# ACTIVITY
Would you restate word for word the lines of the listing, beginning at the first and ending with the line that holds "LV cosmetic box"?

# DATA EXCERPTS
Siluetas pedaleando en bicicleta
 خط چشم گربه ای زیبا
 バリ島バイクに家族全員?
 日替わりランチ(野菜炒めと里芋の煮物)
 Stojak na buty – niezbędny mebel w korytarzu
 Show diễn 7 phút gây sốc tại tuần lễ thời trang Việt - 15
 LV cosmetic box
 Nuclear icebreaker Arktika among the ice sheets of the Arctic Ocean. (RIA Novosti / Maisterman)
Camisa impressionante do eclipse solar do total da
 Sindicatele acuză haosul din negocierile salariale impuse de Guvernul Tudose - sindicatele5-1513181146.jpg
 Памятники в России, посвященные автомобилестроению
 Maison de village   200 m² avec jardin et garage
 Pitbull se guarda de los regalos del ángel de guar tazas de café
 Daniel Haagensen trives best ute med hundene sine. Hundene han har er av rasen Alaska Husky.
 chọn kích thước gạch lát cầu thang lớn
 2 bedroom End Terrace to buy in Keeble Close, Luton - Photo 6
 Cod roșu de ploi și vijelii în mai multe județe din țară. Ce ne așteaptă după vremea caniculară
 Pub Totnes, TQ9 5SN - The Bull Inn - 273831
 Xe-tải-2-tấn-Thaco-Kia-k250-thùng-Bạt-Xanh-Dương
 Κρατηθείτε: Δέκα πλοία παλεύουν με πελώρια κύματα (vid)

# RESPONSE BOX
Siluetas pedaleando en bicicleta
 خط چشم گربه ای زیبا
 バリ島バイクに家族全員?
 日替わりランチ(野菜炒めと里芋の煮物)
 Stojak na buty – niezbędny mebel w korytarzu
 Show diễn 7 phút gây sốc tại tuần lễ thời trang Việt - 15
 LV cosmetic box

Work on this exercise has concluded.